## Input
● ● ● ● ● ● ●

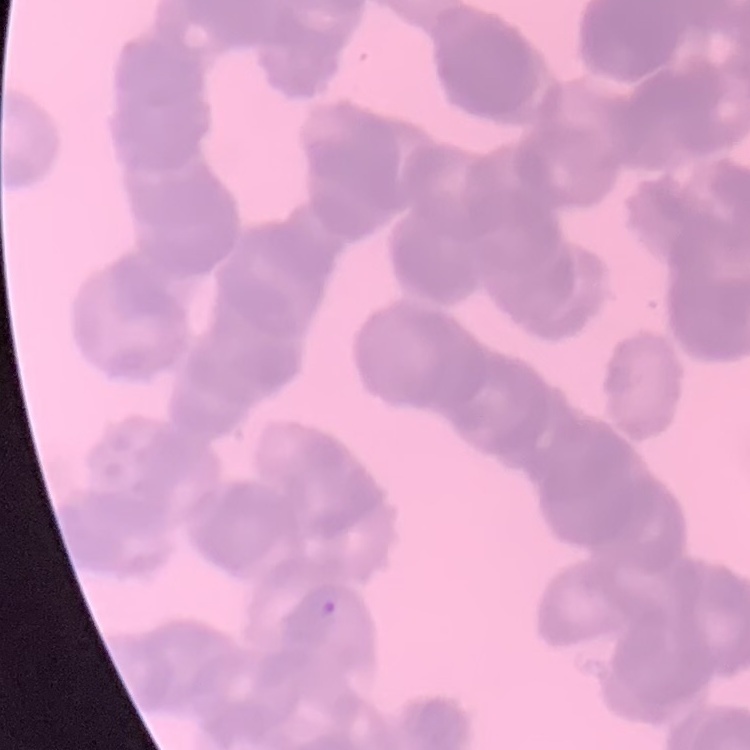
Summary:
  - Erythrocyte morphology: rouleaux formation
  - Preparation: thin blood smear
  - Stain: Field's or Giemsa
  - Image type: one tile cut from a larger photomicrograph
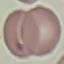
Malaria status: uninfected. Thin smear of blood. Giemsa stain. Acquired by smartphone through the microscope eyepiece. Automatically extracted cell patch, resized to 64 × 64 pixels.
State which parasite is depicted.
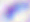
This is Toxoplasma gondii.

Photomicrograph. Captured at 400x magnification.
Name the cell type shown.
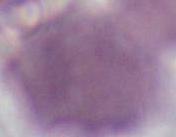
An erythrocyte.

magnification = 1000x
modality = photomicrograph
Identify the parasite.
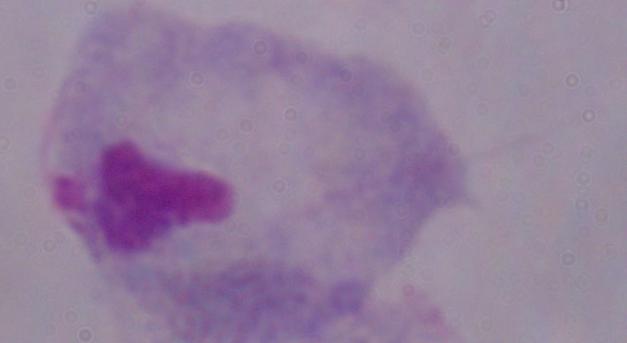

A trichomonad.

{
  "modality": "micrograph",
  "magnification": "1000x"
}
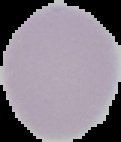 From a thin blood smear. Cell region segmented out of the field of view; the surrounding area is masked to black. Image is 121×142 pixels. Result: negative for Plasmodium parasites.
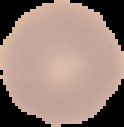

Summary:
  - Image size: 124×127 pixels
  - Result: no malaria parasites seen
  - Preparation: thin blood film
  - Image type: segmented cell region with the area outside set to black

● ● ● ● ● ● ●

## What is expected
Nothing but the lines from the first line of the records above to the line with "- Preparation: thin blood film", inclusive, should be transcribed exactly, and the pictures must be left out.

## Problem solution
Summary:
  - Erythrocyte morphology: rouleaux formation
  - Preparation: thin blood smear
  - Stain: Field's or Giemsa
  - Image type: one tile cut from a larger photomicrograph
Malaria status: uninfected. Thin smear of blood. Giemsa stain. Acquired by smartphone through the microscope eyepiece. Automatically extracted cell patch, resized to 64 × 64 pixels.
State which parasite is depicted.
This is Toxoplasma gondii.

Photomicrograph. Captured at 400x magnification.
Name the cell type shown.
An erythrocyte.

magnification = 1000x
modality = photomicrograph
Identify the parasite.

A trichomonad.

{
  "modality": "micrograph",
  "magnification": "1000x"
}
 From a thin blood smear. Cell region segmented out of the field of view; the surrounding area is masked to black. Image is 121×142 pixels. Result: negative for Plasmodium parasites.

Summary:
  - Image size: 124×127 pixels
  - Result: no malaria parasites seen
  - Preparation: thin blood film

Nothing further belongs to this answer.